Diretta Cibus 2024 / Salumeria italiana: quali sfide per il futuro?

2024-05-07T09:40:23+02:007 Maggio 2024 - 10:00|Categorie: in evidenza, Mercato|Tag: , , , , |

Il settore sarà al centro di un grande convegno in scena a Cibus il 9 maggio. Ne parliamo con Francesco Pizzagalli e Davide Calderone, rispettivamente presidente e direttore di Assica.

Di Tommaso Tempesti

Dalla crisi del Canale di Suez alla guerra in Ucraina, fino alle difficoltà per le esportazioni legate al diffondersi della Peste suina africana. Non mancano le sfide per la salumeria italiana, che si trova costretta ad affrontare una serie di problematiche di livello globale che inevitabilmente si ripercuotono sull’economia del nostro Paese. Ne abbiamo parlato con Francesco Pizzagalli e Davide Calderone, rispettivamente presidente e direttore di Assica (Associazione industriali delle carni e dei salumi), che, nell’ambito di Confindustria, rappresenta le Imprese di produzione dei salumi (sia di carne suina sia di carne bovina), di macellazione suina e di trasformazione di altri prodotti a base di carne. Qualche anticipazione sulla conferenza che si terrà il 9 maggio a Cibus 2024, dal titolo ‘Salumeria italiana: le sfide per il futuro, tra le incertezze del commercio internazionale e l’aumento dei costi produttivi’.

A Cibus terrete una conferenza in cui si parla di ‘incertezze del commercio internazionale’: a cosa fate riferimento nello specifico?

Francesco Pizzagalli (FP) – Sul piano internazionale, negli ultimi anni, si sono verificate diverse problematiche, anche di carattere politico, che hanno finito per condizionare la nostra economia e le dinamiche interne delle aziende. Si pensi alla questione del Canale di Suez, per menzionare il caso più recente: una faccenda che investe tutto l’ambito dei trasporti e della logistica, e che per questo finisce per incidere anche sul comparto agroalimentare. Ma si pensi anche alla guerra in Ucraina: dopo il suo scoppio, la nostra filiera ha dovuto affrontare il problema dei mangimi per gli animali, ritrovandosi all’improvviso a dover sostenere dei costi spropositati per la materia prima. Viceversa, ci possono essere anche problematiche interne al nostro Paese che finiscono per impattare sulle nostre esportazioni. È il caso della Peste suina africana (Psa), che si sta diffondendo in casa nostra e che ci sta chiudendo una serie di mercati – soprattutto quelli asiatici – che presentavano grandi opportunità di sviluppo per il settore della carne e dei salumi. Paesi come Giappone, Corea, Cina e Taiwan hanno chiuso le porte alle importazioni dall’Italia. Noi ci stiamo dando da fare perché almeno alcuni prodotti, a determinate condizioni, possano essere esportati in quei territori, ma si tratta di un compito estremamente difficile.
•••••
_ATTIVITÀ RICHIESTE_:
1. Indica se ciascuna affermazione concorda con l'articolo su Cibus 2024, rispondendo sì o no e citando le parole decisive del testo: (a) la conferenza a Cibus si terrà il 9 maggio; (b) Davide Calderone è il presidente di Assica; (c) il Giappone ha chiuso le porte alle importazioni dall'Italia.
2. Per favore, riscrivi come tabella Markdown con le colonne Numero e Riga le righe dell'elenco comprese tra quella che contiene "How much distance" e quella che contiene "431, 227) →", estremi inclusi, tralasciando le righe vuote.

Righe di un dataset di ragionamento spaziale:
•••••
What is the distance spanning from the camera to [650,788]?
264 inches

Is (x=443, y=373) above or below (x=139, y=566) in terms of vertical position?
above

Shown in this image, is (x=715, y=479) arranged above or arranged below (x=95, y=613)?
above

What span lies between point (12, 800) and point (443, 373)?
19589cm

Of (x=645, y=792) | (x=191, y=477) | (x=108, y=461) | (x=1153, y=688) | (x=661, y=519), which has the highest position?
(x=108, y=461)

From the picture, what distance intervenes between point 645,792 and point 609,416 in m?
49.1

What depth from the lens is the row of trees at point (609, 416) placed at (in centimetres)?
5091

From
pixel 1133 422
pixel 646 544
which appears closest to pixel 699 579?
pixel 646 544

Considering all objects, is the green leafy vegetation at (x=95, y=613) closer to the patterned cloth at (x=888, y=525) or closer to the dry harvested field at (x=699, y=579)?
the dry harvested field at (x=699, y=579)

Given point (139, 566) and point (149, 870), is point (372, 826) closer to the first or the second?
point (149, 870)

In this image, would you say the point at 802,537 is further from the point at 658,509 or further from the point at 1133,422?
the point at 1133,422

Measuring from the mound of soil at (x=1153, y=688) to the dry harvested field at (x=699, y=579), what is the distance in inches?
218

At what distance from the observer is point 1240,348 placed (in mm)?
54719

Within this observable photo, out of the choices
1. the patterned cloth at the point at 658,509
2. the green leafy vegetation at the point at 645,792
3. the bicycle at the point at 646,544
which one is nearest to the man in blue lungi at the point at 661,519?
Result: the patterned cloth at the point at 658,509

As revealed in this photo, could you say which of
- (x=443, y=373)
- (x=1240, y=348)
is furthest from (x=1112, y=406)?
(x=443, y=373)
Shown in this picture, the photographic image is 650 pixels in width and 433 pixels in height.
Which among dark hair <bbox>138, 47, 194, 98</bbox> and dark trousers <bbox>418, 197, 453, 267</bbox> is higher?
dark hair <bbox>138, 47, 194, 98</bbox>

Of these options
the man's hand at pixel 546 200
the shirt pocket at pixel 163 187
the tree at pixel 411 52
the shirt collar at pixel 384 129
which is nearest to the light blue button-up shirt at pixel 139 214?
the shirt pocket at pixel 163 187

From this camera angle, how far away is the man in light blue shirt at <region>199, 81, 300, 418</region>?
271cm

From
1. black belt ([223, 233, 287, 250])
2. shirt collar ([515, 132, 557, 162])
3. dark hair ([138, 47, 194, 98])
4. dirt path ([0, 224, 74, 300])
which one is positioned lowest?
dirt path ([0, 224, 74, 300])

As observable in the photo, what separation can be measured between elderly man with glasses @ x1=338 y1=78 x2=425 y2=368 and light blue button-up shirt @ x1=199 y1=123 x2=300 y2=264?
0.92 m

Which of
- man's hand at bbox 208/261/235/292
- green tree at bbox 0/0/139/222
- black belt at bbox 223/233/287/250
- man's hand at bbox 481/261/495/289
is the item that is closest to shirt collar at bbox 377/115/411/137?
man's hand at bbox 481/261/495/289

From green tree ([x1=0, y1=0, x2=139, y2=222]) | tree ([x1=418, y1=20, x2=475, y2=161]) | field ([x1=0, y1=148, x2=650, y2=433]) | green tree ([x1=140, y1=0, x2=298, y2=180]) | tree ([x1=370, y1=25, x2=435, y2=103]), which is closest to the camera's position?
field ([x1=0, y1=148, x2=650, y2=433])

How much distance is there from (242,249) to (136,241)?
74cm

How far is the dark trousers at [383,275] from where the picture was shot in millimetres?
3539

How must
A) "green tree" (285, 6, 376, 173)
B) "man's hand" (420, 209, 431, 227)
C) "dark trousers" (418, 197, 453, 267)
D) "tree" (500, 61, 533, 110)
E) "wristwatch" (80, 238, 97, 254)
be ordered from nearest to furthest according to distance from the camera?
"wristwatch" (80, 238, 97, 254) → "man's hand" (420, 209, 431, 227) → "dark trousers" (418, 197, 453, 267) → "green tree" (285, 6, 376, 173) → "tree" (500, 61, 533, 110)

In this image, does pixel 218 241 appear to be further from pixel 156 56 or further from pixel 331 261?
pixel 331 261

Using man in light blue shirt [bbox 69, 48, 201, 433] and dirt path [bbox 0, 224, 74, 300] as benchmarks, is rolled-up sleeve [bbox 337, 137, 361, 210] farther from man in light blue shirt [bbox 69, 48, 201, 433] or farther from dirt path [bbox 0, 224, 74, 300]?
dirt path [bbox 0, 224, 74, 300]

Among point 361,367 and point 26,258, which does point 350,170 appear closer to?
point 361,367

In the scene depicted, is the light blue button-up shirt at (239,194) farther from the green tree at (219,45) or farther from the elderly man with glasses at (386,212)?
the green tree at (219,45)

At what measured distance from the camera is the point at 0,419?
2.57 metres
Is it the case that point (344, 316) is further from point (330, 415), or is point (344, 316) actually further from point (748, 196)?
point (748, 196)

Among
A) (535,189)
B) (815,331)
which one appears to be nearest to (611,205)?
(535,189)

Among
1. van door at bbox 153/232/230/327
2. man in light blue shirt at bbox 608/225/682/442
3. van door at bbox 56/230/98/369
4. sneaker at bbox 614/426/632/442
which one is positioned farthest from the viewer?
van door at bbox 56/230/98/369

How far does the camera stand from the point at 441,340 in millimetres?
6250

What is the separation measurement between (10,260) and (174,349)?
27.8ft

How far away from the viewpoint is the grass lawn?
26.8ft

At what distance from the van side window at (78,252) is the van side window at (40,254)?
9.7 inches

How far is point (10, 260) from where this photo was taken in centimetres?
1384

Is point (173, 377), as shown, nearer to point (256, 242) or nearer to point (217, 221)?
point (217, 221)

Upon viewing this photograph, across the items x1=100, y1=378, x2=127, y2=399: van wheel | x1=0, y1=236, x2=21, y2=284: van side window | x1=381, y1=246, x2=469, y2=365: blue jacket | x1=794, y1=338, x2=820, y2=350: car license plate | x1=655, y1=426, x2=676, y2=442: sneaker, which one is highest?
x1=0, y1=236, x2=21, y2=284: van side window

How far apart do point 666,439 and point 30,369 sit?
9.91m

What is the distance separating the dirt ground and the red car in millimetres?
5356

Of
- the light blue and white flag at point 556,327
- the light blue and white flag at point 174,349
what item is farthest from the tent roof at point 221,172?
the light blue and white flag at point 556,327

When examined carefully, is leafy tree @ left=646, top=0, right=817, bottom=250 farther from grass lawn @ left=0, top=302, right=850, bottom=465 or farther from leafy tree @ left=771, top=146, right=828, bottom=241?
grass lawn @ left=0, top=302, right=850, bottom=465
•••••
_RISPOSTE PER ATTIVITÀ_:
1.
(a) Sì: "la conferenza che si terrà il 9 maggio a Cibus 2024"
(b) No: "Francesco Pizzagalli e Davide Calderone, rispettivamente presidente e direttore di Assica"
(c) Sì: "Paesi come Giappone, Corea, Cina e Taiwan hanno chiuso le porte alle importazioni dall’Italia"

2.
| Numero | Riga |
|---|---|
| 1 | How much distance is there from (242,249) to (136,241)? |
| 2 | 74cm |
| 3 | How far is the dark trousers at [383,275] from where the picture was shot in millimetres? |
| 4 | 3539 |
| 5 | How must |
| 6 | A) "green tree" (285, 6, 376, 173) |
| 7 | B) "man's hand" (420, 209, 431, 227) |
| 8 | C) "dark trousers" (418, 197, 453, 267) |
| 9 | D) "tree" (500, 61, 533, 110) |
| 10 | E) "wristwatch" (80, 238, 97, 254) |
| 11 | be ordered from nearest to furthest according to distance from the camera? |
| 12 | "wristwatch" (80, 238, 97, 254) → "man's hand" (420, 209, 431, 227) → "dark trousers" (418, 197, 453, 267) → "green tree" (285, 6, 376, 173) → "tree" (500, 61, 533, 110) |